SAN FRANCISCO — Investigators are broadening their DNA searches beyond government databases and demanding genetic information from companies that do ancestry research for their customers.

Ancestry.com and competitor 23andme report a total of five requests from law agencies for the genetic material of six individuals in their growing databases of hundreds of thousands. The companies say law enforcement demands for genetic information are rare.

But privacy advocates and experts are concerned that genetic information turned over for medical, family history research or other highly personal reasons could be misused by investigators.

“There will be more requests as time goes on and the technology evolves,” said New York University law professor Erin Murphy.

Ancestry.com and 23andme officials say their databases won’t be useful to most criminal investigations because they analyze regions of DNA different from the locations forensic experts explore.
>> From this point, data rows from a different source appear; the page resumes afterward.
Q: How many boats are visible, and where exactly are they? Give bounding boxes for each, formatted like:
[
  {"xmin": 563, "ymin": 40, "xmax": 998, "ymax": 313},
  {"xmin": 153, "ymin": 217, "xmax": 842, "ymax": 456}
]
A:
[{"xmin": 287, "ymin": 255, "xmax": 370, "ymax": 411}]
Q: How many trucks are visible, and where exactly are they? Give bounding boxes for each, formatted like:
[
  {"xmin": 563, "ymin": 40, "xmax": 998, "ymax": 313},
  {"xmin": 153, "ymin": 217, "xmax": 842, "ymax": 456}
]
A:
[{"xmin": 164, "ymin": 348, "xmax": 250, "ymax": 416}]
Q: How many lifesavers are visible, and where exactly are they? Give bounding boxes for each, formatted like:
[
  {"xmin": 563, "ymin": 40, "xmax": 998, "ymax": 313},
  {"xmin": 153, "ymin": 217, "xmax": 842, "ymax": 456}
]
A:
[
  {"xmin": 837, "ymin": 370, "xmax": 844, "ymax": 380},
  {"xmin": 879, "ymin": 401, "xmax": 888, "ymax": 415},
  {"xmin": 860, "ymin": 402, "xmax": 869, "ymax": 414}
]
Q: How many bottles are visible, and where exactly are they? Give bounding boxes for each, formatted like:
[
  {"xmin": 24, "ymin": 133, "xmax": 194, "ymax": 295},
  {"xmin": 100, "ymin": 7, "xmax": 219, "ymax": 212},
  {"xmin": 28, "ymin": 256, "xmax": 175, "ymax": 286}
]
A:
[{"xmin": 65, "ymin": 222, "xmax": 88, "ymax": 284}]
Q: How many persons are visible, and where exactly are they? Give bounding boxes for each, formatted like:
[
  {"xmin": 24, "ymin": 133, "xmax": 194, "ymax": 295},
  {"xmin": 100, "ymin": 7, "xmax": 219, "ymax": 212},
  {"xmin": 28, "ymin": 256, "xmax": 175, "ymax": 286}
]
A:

Still, that hasn’t stopped investigators stumped on cold cases from contacting the companies for help.

In the summer of 2014, court documents show, the Idaho Falls Police Department obtained a warrant to seize genetic information from Ancestry.com in connection with the 1996 rape and murder of Angie Dodge.

In 1998, Christopher Tapp was sentenced to life in prison for Dodge’s murder and rape, but he’s appealing his conviction saying his confession was coerced.

Idaho Falls police sent a DNA sample found on Dodge’s body to Ancestry.com in 2014 to process.

The results established a close match. Believing the killer could be a relative of the DNA donor, police obtained a warrant to compel the company to turn over the donor’s name.

The donor was Michael Usry Sr., a contractor living near Jackson, Mississippi.

Ten years earlier, Usry donated his DNA to a nonprofit scientific organization conducting a hereditary study.

The Sorenson Molecular Genealogy Foundation had amassed more than 100,000 samples when Ancestry acquired the database in 2007.

Usry was not the right age for the 20-something suspect investigators were seeking. But his son was the approximate age and had connections to the Idaho Falls area.

Police showed up at Michael Usry Jr.’s doorstep in New Orleans in December 2014, armed with a warrant for his DNA.

The younger Usry, a filmmaker, was interrogated for six hours and finally gave blood for a DNA sample. For the next month, he remained under suspicion until his DNA was determined not to match the samples taken from the crime scene.